Born in Sicily, Salvo, whose real name was Salvatore Mangione (1947-2015), settled with his family in Turin in the 1960s and as a teenager devoted himself to painting by copying the great masters (Rembrandt, Chagall, etc.). During a trip to Paris in 1968, he was marked by the rebellious energy of the student movement and once he returned to Turin his art took another direction while he spent time with the artists of the Turin Arte Povera circle (Merz, Penone, Boetti, Zorrio, etc.) and met various conceptual artists (Sol LeWitt, Joseph Kosuth).

From then on, he developed an oeuvre informed by a variety of avant-garde aesthetic research, from which he produced a rather unorthodox synthesis, borrowing from apparently contradictory movements, caring little for cliques, and giving himself a central position: it was said that his oeuvre was slightly narcissistic when in fact it laid down the foundations of those that others would develop later by centering them around fictive biographies.

» **Dataset**

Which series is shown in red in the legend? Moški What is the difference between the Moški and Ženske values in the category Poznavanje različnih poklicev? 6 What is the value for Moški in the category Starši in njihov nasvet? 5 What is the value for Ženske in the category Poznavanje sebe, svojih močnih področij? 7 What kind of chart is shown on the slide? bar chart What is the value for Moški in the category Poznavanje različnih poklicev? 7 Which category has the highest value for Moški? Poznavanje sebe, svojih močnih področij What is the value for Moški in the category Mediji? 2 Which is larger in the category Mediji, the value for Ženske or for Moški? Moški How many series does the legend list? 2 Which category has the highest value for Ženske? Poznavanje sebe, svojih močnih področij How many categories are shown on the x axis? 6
* * *
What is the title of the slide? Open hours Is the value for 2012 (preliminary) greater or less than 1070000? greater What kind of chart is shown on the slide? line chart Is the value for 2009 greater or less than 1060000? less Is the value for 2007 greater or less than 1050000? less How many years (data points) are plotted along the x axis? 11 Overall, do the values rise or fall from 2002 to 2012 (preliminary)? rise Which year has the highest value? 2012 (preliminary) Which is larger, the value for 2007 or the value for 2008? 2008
---
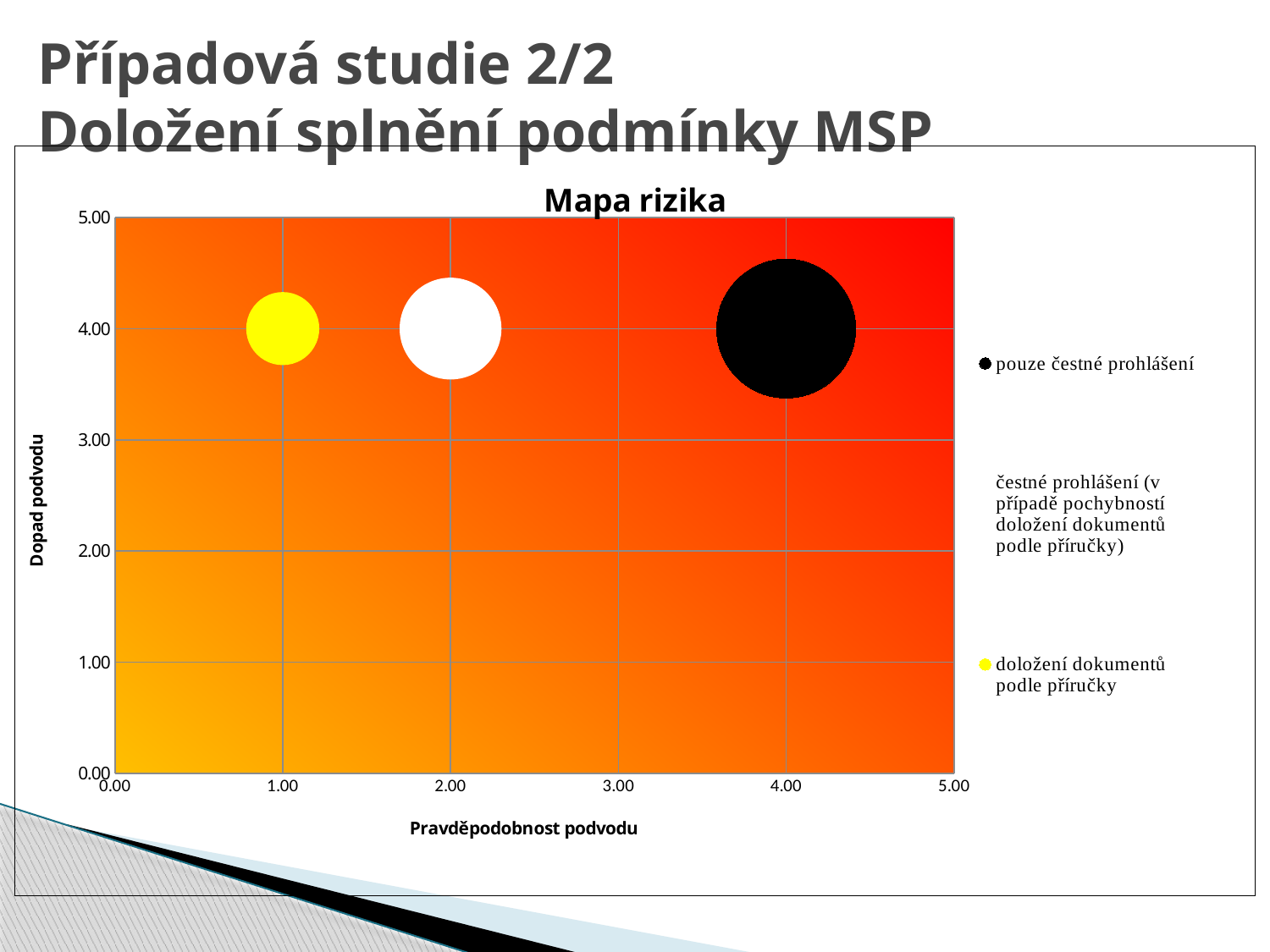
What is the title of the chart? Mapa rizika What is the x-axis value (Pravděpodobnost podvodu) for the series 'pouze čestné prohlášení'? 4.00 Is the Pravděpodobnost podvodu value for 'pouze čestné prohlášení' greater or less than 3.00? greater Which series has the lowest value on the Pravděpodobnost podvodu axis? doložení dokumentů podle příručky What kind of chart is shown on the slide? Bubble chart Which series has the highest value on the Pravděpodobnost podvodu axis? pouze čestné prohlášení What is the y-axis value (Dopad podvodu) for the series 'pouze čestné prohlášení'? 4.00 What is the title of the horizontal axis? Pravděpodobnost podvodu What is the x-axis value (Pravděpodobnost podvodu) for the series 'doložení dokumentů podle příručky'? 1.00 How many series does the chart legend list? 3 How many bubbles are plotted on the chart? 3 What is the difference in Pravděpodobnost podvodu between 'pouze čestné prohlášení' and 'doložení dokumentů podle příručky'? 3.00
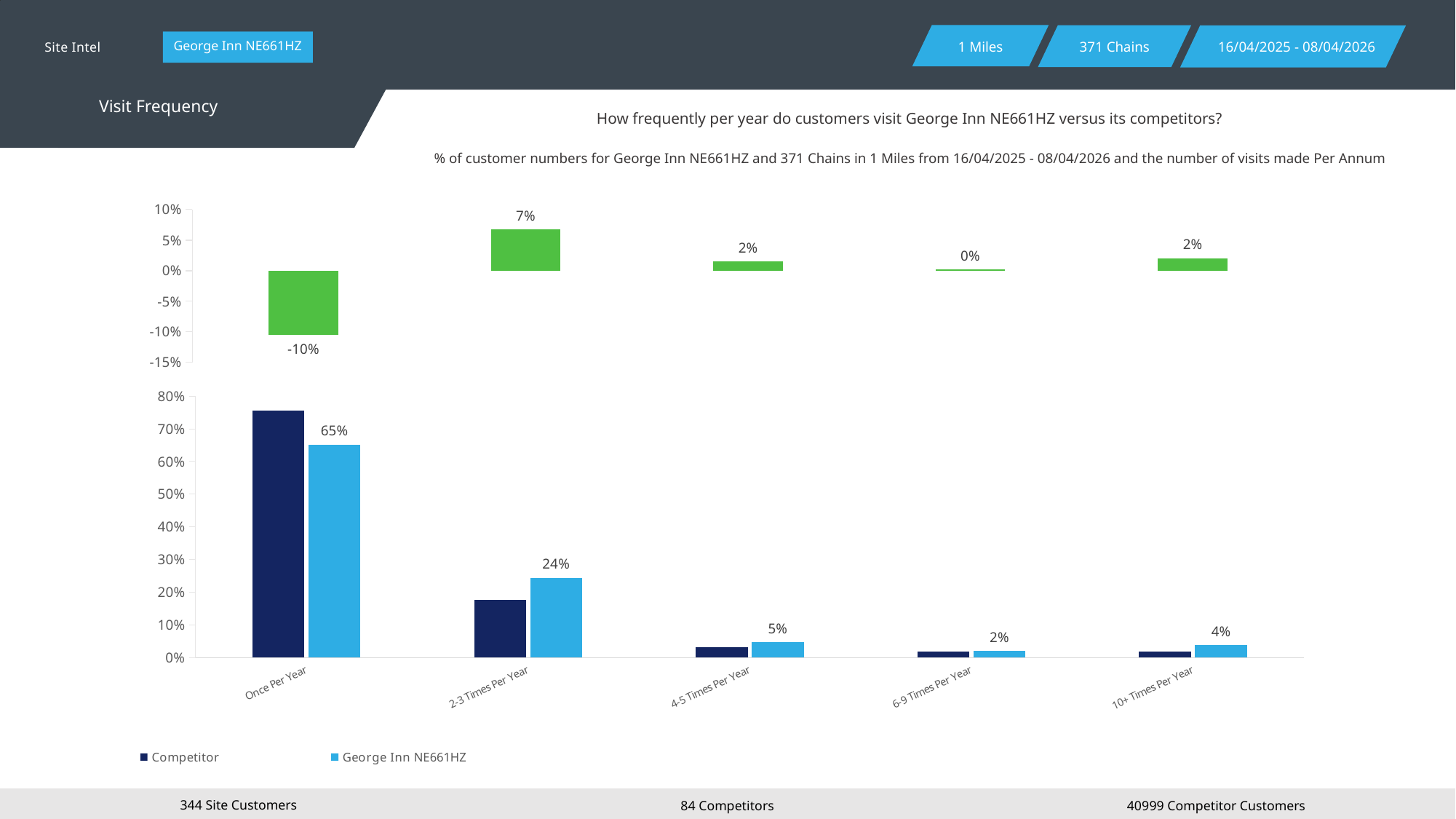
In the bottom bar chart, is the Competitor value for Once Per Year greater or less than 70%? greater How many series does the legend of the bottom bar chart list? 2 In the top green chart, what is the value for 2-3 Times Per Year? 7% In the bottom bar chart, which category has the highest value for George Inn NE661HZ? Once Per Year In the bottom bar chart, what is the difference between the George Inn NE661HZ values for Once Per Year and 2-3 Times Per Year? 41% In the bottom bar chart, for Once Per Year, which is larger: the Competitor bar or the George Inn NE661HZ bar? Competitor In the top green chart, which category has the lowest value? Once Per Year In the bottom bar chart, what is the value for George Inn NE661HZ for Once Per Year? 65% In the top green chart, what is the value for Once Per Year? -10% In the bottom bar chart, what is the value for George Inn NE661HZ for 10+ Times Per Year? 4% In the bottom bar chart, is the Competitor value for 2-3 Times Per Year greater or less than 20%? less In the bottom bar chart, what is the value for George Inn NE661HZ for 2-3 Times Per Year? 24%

» **Questions**
• A. Can you render this sentence from the passage about the painter Salvo into Spanish: "Born in Sicily, Salvo, whose real name was Salvatore Mangione (1947-2015), settled with his family in Turin in the 1960s and as a teenager devoted himself to painting by copying the great masters (Rembrandt, Chagall, etc.)."
• B. In the passage about the painter Salvo, on what trip was he marked by the rebellious energy of the student movement?
• C. Resume the passage about the painter Salvo, picking up right after its final sentence.

» **Answers**
• A. Nacido en Sicilia, Salvo, cuyo verdadero nombre era Salvatore Mangione (1947-2015), se estableció con su familia en Turín en la década de 1960 y, siendo adolescente, se dedicó a la pintura copiando a los grandes maestros (Rembrandt, Chagall, etc.).

• B. A trip to Paris in 1968.

• C.
He met with unquestionable success, exhibited at the John Weber Gallery in New York, participated in documenta 5 curated by Harald Szeeman in 1972, and seemed destined for a major international career. But Salvo perceived the paradoxical conformism of the avant-garde and in 1973, to everyone’s general surprise, decided to return to painting, thus anticipating all the return-to-painting movements at the beginning of the 1980s. He then devoted himself to figurative painting, painting landscapes in which each element is simplified in the extreme: leaves of trees and clouds expressed as simple spherical additions, architectures reduced to simple volumes, which find all their meaning in the oeuvre of an artist who was very familiar with the artistic experimentations of the 1970s and who grew up in the land of Giorgio Morandi, whose still-life pictorial strategies he seemed to have applied to landscape.

The Salvo exhibition at Le Consortium for L’Almanach 18 presents an exceptional group of fifteen paintings produced between 1998 and 2010 and gathered together here thanks to the artist’s daughter.